Data supplied:
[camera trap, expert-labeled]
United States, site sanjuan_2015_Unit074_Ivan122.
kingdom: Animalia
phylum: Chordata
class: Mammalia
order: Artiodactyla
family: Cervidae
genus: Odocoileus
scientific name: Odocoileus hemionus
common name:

Try it:
What is needed is a word-for-word restatement of every line from the one with "class: Mammalia" to the end of the entries above.

Finished task:
class: Mammalia
order: Artiodactyla
family: Cervidae
genus: Odocoileus
scientific name: Odocoileus hemionus
common name:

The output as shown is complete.